● **Passage extrait**:
----------------------------------------
Réservée aux adultes

L’idée d’un arrangement occulte est pourtant repoussée «avec la dernière énergie» par le porte-parole de British American Tobacco (BAT), Claude Rollini (lire ci-contre). Lequel déclare «ne pas se réjouir» de la publicité indirecte dans les journaux et insiste sur les règles d’autolimitation que s’imposent les cigarettiers d’entente avec la Commission suisse pour la loyauté, organe d’autocontrôle de la branche suisse de la publicité. La publicité n’est ainsi tolérée que dans les médias «dont au moins 80% du lectorat est composé d’adultes». Par ailleurs, le placement d’affiches publicitaires à moins de 100 mètres des écoles ou d’un lieu fréquenté essentiellement par des mineurs est interdit.

Des plaintes n’auraient donc jamais été déposées? «Non», assure de son côté Piero Schäfer, porte-parole de la Commission suisse pour la loyauté. Mais où vont alors les cent millions consacrés à la publicité par les cigarettiers suisses?
----------------------------------------
● **Données à analyser**:
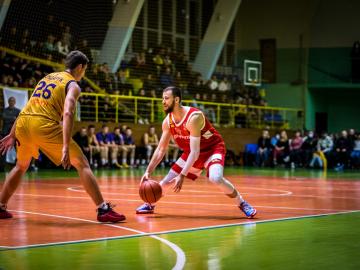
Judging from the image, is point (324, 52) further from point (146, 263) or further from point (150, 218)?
point (146, 263)

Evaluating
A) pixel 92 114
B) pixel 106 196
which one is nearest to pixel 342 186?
pixel 106 196

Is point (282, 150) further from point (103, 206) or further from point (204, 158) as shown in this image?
point (103, 206)

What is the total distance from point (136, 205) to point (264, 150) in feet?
57.2

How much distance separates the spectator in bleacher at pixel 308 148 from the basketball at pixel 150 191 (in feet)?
58.9

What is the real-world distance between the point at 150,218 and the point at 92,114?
1656 centimetres

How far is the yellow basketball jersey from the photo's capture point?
24.7 ft

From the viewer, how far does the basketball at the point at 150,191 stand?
8125 millimetres

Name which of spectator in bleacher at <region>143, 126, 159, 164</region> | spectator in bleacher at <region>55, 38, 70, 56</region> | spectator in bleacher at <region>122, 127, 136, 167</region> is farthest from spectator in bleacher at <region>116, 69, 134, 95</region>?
spectator in bleacher at <region>55, 38, 70, 56</region>

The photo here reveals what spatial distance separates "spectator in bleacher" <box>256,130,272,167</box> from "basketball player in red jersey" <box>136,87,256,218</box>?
60.0 feet

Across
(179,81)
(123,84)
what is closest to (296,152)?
(179,81)

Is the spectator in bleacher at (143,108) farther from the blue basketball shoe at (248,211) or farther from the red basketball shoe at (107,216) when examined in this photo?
the red basketball shoe at (107,216)

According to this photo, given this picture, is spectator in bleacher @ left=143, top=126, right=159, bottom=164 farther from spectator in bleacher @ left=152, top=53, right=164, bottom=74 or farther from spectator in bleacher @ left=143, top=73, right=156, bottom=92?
spectator in bleacher @ left=152, top=53, right=164, bottom=74

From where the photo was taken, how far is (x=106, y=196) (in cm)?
1111

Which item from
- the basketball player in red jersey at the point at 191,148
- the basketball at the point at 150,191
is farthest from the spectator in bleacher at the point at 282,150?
the basketball at the point at 150,191
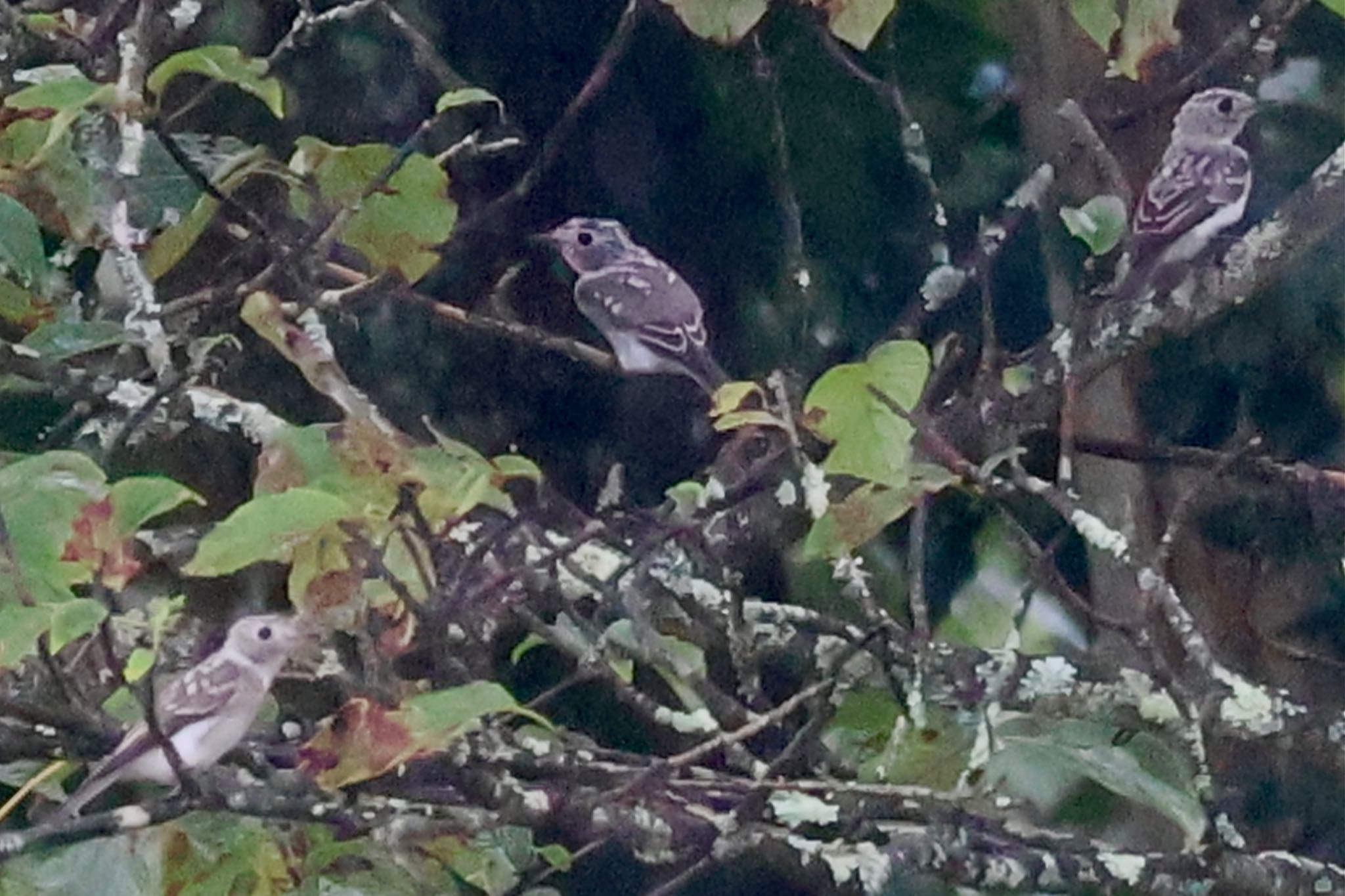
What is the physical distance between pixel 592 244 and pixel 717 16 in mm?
505

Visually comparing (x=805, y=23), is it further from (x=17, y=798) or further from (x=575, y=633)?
(x=17, y=798)

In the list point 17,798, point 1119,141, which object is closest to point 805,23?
point 1119,141

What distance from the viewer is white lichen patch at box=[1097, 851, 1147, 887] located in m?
1.40

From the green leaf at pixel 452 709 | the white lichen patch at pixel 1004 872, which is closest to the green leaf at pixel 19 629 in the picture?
the green leaf at pixel 452 709

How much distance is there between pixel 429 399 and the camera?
216 centimetres

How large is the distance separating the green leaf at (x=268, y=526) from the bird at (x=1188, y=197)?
94cm

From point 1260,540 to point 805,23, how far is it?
2.41ft

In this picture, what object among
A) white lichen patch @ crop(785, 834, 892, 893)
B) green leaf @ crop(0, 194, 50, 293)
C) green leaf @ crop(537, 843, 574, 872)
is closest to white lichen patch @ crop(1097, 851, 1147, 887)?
white lichen patch @ crop(785, 834, 892, 893)

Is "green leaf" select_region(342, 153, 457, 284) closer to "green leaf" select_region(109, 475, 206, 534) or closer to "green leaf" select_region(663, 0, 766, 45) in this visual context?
"green leaf" select_region(663, 0, 766, 45)

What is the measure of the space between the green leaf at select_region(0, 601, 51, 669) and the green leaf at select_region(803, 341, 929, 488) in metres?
0.53

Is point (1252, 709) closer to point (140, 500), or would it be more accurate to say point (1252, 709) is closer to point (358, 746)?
point (358, 746)

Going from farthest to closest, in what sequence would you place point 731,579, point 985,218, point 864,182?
point 864,182
point 985,218
point 731,579

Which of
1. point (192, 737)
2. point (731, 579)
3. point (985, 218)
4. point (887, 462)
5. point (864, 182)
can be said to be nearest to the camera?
point (887, 462)

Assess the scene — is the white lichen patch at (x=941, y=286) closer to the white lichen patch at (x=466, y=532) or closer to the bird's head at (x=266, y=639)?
----------------------------------------
● **Consignes**:
**a)** Relevez dans le texte sur la publicité du tabac tout ce qui va de «Des plaintes n’auraient» jusqu'à «les cigarettiers suisses?», sans rien y changer.
**b)** Prolongez le texte sur la publicité du tabac en écrivant la suite après sa dernière phrase.

● **Liste des réponses**:
**a)**
Des plaintes n’auraient donc jamais été déposées? «Non», assure de son côté Piero Schäfer, porte-parole de la Commission suisse pour la loyauté. Mais où vont alors les cent millions consacrés à la publicité par les cigarettiers suisses?

**b)**
Deux axes

Pascal Diethelm a sa petite idée: «Nous nous acheminons vers une interdiction totale de la promotion des produits du tabac, qui sera la conséquence de la ratification par la Suisse de la convention-cadre de l’OMS qu’elle a déjà signée. Pour la promotion de ses produits, l’industrie du tabac utilise deux axes. L’un est la promotion des marques. L’autre celle du tabagisme, qui vise à maintenir le statut social de ce produit. Lorsque l’industrie du tabac est confrontée à une interdiction de publicité, il est intéressant d’observer, comme en France et aux Etats-Unis, que ses budgets de promotion ne baissent pas, au contraire, malgré le fait que les dépenses liées à la publicité directe disparaissent. L’industrie trouve donc d’autres moyens pour faire la promotion de ses produits.»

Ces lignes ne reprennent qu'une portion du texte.